I have no regrets in the two years I served my country. In fact I’m proud of it. I was assigned as a combat medic in Vietnam, earning a host of medals. Although it left me with some ugly memories, it also gave me great ones. There are memories of comradeship that I’ve never experienced before or since. I have memories of exotic places; beautiful places that to this day I see clearly in my mind’s eye. But most of all it gave me solid ground to stand on. A feeling of worth that has never been matched, giving me a foundation to live by from the meaning of duty and honor, integrity and character. Words seldom used by civilians.

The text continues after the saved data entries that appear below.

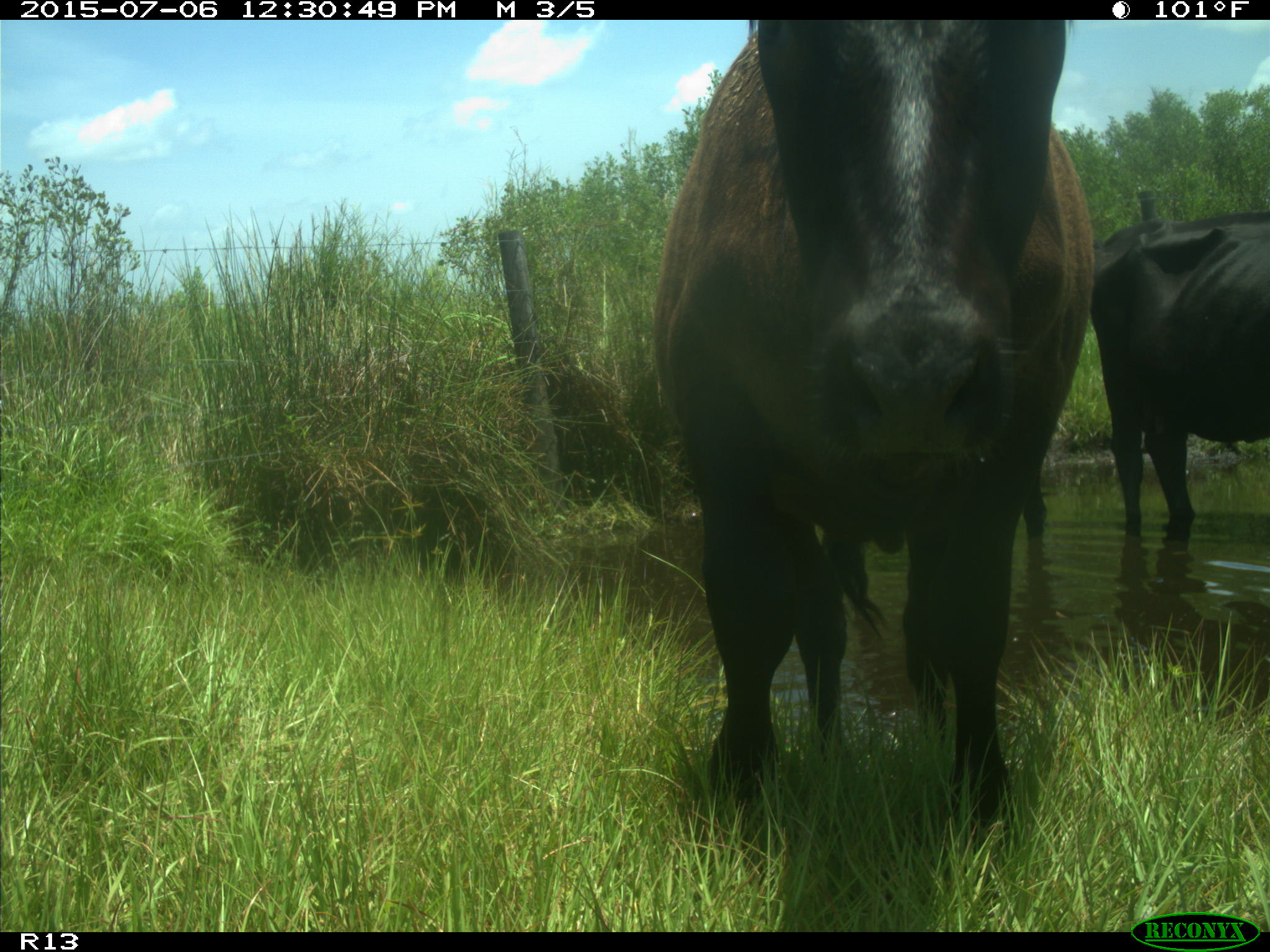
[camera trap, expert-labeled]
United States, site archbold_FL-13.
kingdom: Animalia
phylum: Chordata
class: Mammalia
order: Artiodactyla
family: Bovidae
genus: Bos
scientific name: Bos taurus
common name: domestic cow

I think of that velvet ant from time to time as well. He demonstrated the fruitless results that war can offer. Those heated issues that seem so important to mortals are merely trivial pursuits held by a higher office up in the bleachers. He displayed what a soldier was. It wasn’t strutting around like a peacock slapping a swagger stick in the hand. It was dirty, hard, and perilous. He taught me perseverance and resiliency. To live life with a gutsy will. He showed me the strategy to never give up, never quit no matter what the odds. To find a way to survive and with it comes success. He also taught me one more thing. You never know when that big foot will come out of the sky and crush the life out of you.